-- Start Material for the task --
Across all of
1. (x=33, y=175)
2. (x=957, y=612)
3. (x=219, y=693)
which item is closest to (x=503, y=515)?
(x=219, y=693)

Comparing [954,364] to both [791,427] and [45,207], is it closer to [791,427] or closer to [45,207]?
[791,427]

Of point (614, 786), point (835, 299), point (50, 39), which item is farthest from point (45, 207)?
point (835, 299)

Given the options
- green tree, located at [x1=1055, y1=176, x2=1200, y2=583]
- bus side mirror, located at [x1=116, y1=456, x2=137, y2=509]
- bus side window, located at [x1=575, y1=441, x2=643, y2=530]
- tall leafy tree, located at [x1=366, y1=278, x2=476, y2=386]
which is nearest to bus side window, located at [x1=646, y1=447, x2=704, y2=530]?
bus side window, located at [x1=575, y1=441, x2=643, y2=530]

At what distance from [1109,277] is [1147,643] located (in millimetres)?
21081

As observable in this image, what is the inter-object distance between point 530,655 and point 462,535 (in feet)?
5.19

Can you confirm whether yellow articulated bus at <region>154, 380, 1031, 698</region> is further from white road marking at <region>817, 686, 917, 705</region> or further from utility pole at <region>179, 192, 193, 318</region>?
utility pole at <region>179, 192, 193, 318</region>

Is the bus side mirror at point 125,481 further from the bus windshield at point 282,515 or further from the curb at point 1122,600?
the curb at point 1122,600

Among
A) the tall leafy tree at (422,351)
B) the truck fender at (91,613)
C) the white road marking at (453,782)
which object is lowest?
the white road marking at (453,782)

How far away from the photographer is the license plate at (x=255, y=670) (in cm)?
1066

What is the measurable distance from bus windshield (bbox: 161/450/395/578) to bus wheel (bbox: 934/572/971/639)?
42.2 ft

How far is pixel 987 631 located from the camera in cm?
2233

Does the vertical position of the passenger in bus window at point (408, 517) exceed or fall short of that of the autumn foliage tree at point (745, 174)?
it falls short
-- End Material for the task --
◆ **What you have to do**:
Reproduce the material above without altering a single character.

◆ **Response to this task**:
Across all of
1. (x=33, y=175)
2. (x=957, y=612)
3. (x=219, y=693)
which item is closest to (x=503, y=515)?
(x=219, y=693)

Comparing [954,364] to both [791,427] and [45,207], is it closer to [791,427] or closer to [45,207]?
[791,427]

Of point (614, 786), point (835, 299), point (50, 39), which item is farthest from point (45, 207)?
point (835, 299)

Given the options
- green tree, located at [x1=1055, y1=176, x2=1200, y2=583]
- bus side mirror, located at [x1=116, y1=456, x2=137, y2=509]
- bus side window, located at [x1=575, y1=441, x2=643, y2=530]
- tall leafy tree, located at [x1=366, y1=278, x2=476, y2=386]
which is nearest to bus side window, located at [x1=646, y1=447, x2=704, y2=530]?
bus side window, located at [x1=575, y1=441, x2=643, y2=530]

At what distance from [1109,277] is [1147,643] located (in millimetres)?
21081

As observable in this image, what is the inter-object distance between point 530,655 and point 462,535 (in feet)?
5.19

Can you confirm whether yellow articulated bus at <region>154, 380, 1031, 698</region> is further from white road marking at <region>817, 686, 917, 705</region> or further from utility pole at <region>179, 192, 193, 318</region>?
utility pole at <region>179, 192, 193, 318</region>

Is the bus side mirror at point 125,481 further from the bus windshield at point 282,515 or further from the curb at point 1122,600?
the curb at point 1122,600

Among
A) the tall leafy tree at (422,351)
B) the truck fender at (91,613)
C) the white road marking at (453,782)
which object is lowest?
the white road marking at (453,782)

How far away from the photographer is the license plate at (x=255, y=670) (in cm)?
1066

What is the measurable distance from bus windshield (bbox: 161/450/395/578) to bus wheel (bbox: 934/572/971/639)?
42.2 ft

How far is pixel 987 631 located from the camera in cm?
2233

Does the vertical position of the passenger in bus window at point (408, 517) exceed or fall short of that of the autumn foliage tree at point (745, 174)?
it falls short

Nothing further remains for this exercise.